Commonly reported symptoms of a twisted bowel include:
- Nausea/vomiting: Severity that serious cases of twisted bowel can inflict on a person can lead to feelings of nausea and vomiting.
- Dehydration: Having a twisted bowel will eventually lead to passing watery diarrhea. If fluids aren’t replaced in a timely fashion, dehydration will soon set in.
- Abdominal distension: When a patient experiences prolonged cases of twisted bowel, it may lead to inflammation or distension. Abdominal distention can also be caused by constipation or a problem with passing gas. Those affected will often also experience tenderness of the abdominal region.
- Pain: A common symptom and often represents a restriction of blood flow to a bowel segment. Pain may be experienced differently from patient to patient with cramps also being part of the presentation. Bowel pain due to volvulus may cause sudden spasms and contraction of muscles.

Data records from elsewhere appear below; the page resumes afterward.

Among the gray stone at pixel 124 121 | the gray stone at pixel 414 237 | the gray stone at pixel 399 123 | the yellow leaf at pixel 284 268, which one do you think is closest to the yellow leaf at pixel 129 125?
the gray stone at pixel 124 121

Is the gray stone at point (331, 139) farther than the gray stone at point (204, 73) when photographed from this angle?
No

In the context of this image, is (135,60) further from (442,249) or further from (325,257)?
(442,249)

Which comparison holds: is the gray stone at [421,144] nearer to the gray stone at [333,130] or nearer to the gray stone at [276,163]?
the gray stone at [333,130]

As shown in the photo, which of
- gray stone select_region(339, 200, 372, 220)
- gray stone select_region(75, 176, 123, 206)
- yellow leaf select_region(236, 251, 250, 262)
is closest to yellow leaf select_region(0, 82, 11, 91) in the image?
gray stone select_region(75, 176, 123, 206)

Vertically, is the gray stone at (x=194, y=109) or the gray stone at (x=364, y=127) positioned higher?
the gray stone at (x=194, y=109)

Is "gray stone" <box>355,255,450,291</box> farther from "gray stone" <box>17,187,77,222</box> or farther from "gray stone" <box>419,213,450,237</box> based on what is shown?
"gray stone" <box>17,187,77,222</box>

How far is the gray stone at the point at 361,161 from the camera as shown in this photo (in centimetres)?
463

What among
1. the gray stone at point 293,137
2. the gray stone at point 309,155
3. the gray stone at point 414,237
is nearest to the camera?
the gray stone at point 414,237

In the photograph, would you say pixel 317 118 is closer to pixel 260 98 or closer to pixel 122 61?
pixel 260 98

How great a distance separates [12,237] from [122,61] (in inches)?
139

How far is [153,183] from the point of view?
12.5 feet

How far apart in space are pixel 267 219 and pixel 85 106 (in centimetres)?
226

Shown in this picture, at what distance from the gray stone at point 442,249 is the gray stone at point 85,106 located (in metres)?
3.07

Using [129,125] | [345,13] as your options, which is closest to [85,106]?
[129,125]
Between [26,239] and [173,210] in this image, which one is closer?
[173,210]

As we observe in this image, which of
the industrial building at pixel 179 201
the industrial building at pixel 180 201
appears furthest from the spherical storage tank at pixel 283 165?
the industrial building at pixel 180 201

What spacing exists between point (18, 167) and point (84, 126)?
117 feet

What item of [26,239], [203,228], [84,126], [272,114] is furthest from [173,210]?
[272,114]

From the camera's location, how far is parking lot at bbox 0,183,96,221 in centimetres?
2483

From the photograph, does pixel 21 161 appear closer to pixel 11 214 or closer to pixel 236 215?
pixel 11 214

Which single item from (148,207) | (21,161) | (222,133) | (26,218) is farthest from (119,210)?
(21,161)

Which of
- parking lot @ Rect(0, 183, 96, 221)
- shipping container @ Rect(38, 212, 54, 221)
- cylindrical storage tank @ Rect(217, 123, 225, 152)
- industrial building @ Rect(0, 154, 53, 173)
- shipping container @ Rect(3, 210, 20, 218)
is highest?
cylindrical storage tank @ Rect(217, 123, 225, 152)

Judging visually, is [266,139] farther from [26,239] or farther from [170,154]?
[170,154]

- Fever: Often a consequence of serious volvulus and inflammation.
- Malnutrition: Twisting of the bowel will not allow food to pass through the intestines in an efficient manner. This is will for vitamins and nutrients found in food to be inadequately absorbed.

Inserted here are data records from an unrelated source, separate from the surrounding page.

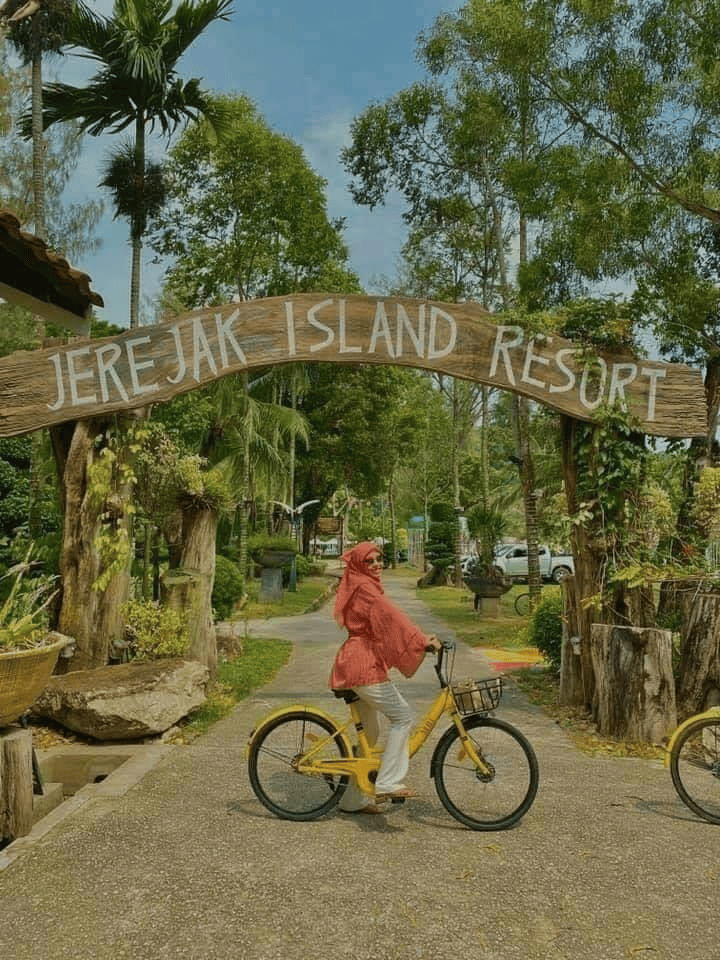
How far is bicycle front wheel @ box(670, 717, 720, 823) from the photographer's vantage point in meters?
5.33

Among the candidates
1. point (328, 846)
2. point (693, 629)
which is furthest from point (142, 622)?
point (693, 629)

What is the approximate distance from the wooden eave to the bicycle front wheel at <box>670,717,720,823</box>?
5.87 m

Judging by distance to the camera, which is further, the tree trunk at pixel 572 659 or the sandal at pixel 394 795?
the tree trunk at pixel 572 659

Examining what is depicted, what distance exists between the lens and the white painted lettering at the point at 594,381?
7922mm

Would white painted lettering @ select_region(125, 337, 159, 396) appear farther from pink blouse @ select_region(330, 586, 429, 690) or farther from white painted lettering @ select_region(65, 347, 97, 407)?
pink blouse @ select_region(330, 586, 429, 690)

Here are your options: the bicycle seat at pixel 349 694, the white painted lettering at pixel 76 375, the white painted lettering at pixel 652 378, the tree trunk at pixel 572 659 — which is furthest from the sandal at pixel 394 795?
the white painted lettering at pixel 76 375

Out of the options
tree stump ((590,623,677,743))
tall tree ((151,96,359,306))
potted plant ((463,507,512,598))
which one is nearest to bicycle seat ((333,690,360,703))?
tree stump ((590,623,677,743))

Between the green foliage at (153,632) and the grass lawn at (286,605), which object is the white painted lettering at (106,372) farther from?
the grass lawn at (286,605)

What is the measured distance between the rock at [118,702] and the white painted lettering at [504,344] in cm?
400

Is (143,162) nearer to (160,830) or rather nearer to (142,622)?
(142,622)

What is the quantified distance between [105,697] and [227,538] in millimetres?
20032

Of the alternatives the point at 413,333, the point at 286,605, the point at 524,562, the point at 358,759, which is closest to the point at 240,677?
the point at 413,333

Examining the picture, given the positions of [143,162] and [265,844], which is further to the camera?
[143,162]

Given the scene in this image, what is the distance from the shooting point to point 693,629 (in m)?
7.55
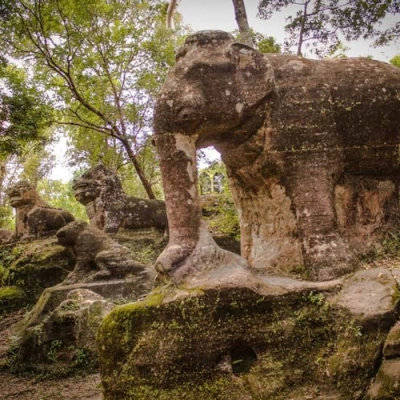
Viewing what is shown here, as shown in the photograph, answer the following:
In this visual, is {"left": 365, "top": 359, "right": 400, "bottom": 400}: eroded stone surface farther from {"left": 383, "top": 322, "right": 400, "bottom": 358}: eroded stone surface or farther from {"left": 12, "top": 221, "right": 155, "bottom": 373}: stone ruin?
{"left": 12, "top": 221, "right": 155, "bottom": 373}: stone ruin

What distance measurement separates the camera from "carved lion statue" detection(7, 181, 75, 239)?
1194cm

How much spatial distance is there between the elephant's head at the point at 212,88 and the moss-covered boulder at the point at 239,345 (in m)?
1.38

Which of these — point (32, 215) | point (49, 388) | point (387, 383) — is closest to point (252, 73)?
point (387, 383)

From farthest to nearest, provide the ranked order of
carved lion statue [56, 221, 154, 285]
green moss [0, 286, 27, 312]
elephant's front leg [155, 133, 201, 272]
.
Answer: green moss [0, 286, 27, 312] → carved lion statue [56, 221, 154, 285] → elephant's front leg [155, 133, 201, 272]

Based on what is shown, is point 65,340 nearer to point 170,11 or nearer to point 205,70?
point 205,70

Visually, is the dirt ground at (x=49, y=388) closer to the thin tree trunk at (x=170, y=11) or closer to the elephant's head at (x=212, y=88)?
the elephant's head at (x=212, y=88)

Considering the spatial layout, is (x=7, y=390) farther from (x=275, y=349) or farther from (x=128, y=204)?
(x=128, y=204)

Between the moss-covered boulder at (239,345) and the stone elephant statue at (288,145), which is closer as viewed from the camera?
the moss-covered boulder at (239,345)

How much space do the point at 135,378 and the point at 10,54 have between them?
42.5 ft

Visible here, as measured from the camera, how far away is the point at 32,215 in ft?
39.3

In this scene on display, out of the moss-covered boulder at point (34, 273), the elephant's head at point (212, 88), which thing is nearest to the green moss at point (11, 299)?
the moss-covered boulder at point (34, 273)

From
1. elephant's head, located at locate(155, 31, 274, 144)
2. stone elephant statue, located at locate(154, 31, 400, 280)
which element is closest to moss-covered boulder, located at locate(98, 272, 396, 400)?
stone elephant statue, located at locate(154, 31, 400, 280)

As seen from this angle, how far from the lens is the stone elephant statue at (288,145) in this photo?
353 cm

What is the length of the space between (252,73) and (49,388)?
13.9 ft
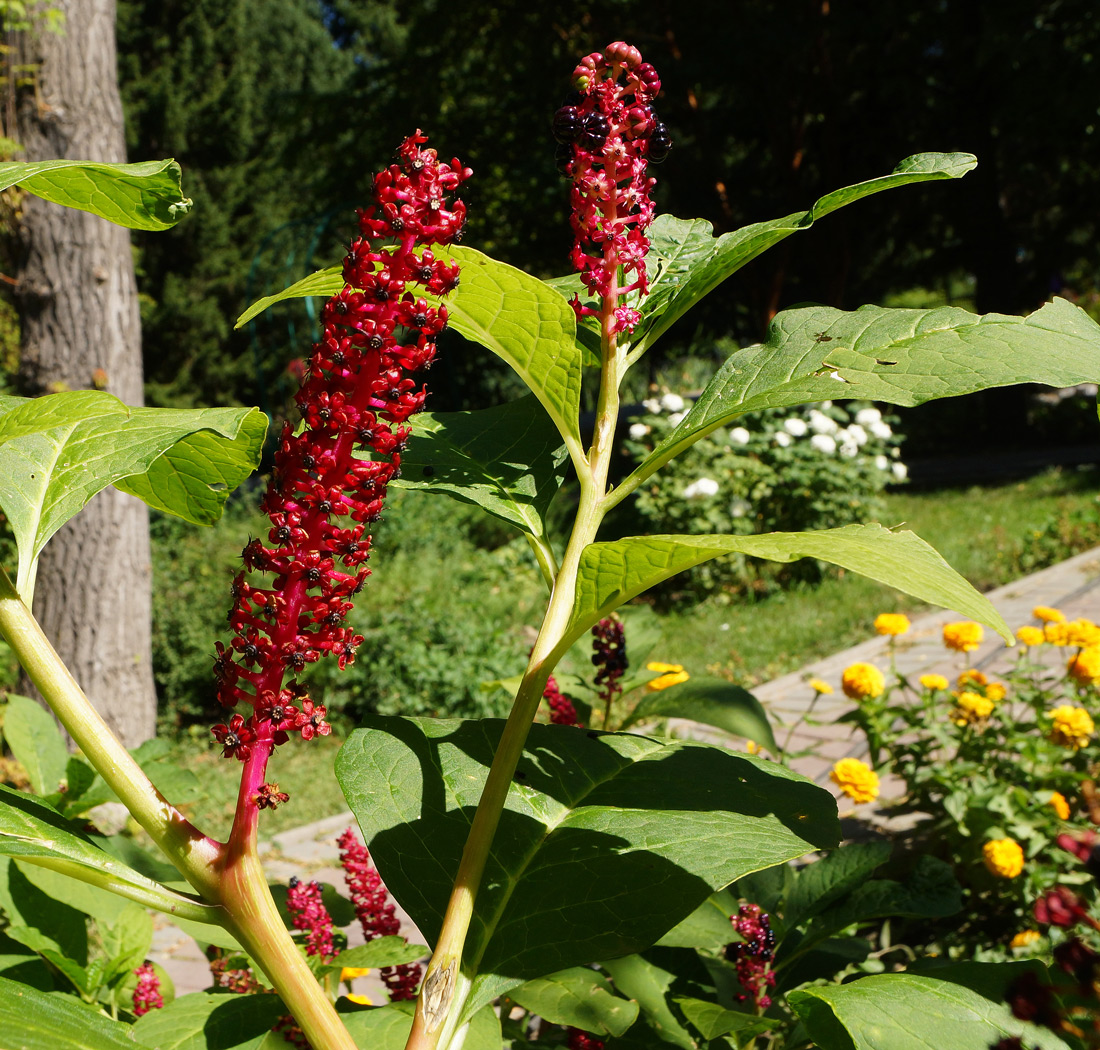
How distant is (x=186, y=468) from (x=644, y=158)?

- Lack of appetite: Those with volvulus tend to lose their desire to eat due to their abdominal symptoms.
Diagnosing and treating twisted bowels
Having a twisted bowel will often present with the symptoms mentioned. While not all of these signs may be seen in your case, the symptoms you present to the doctor with will point to some abnormality occurring within your abdominal cavity, prompting further investigation.
The first order of business will often include ruling out any secondary causes such as a previous abdominal surgery causing adhesions or the use of any substances that affect bowel physiology. Once a cause is suspected, imaging tests will be implemented to get a better idea of how the bowel looks. Possible testing includes:
- Stool analysis
- Barium enema
- Computed tomography (CT)
- Magnetic resonance imaging (MRI)
In mild, non-bowel-strangulation cases of twisted bowel, a person may be given conservative management, as it is possible over time for the bowel to move back into its normal position. This may include diet modification, colon cleansing/irrigation, and regular exercise
An emergency sigmoidoscopy or colonoscopy for decompression of the volvulus may also be utilized if the case permits it. occasionally, pressure from introduced air into the bowels can reduce the twisted bowel. This procedure is successful in more than 90 percent of patients with sigmoid volvulus, but only 10 to 15 percent successful in those with fecal volvulus.
Serious cases of volvulus will require surgery and are considered the best option for treating and preventing the possibility of bowel strangulation. Sugary often involves straightening the bowel so that it will return to its normal state. Cases where tissue death has already occurred will result in a complete or partial bowel resection.
Prognosis of volvulus
Waiting too long in diagnosing and treating various types of volvulus is associated with poor outcomes or even death. It is estimated that 30 to 40 percent of delayed fecal volvulus conditions result in death. Even when volvulus is adequately treated with endoscopic decompression and surgical resection, mortality is in the range of 12–15 percent, according to various studies. As many as 50 percent of patients who undergo endoscopic decompression alone experience recurrence. Endoscopic decompression alone for sigmoid volvulus is seen to carry a recurrence rate of 40-50, with a mortality of 25-30 percent after surgical treatment of the recurrent volvulus.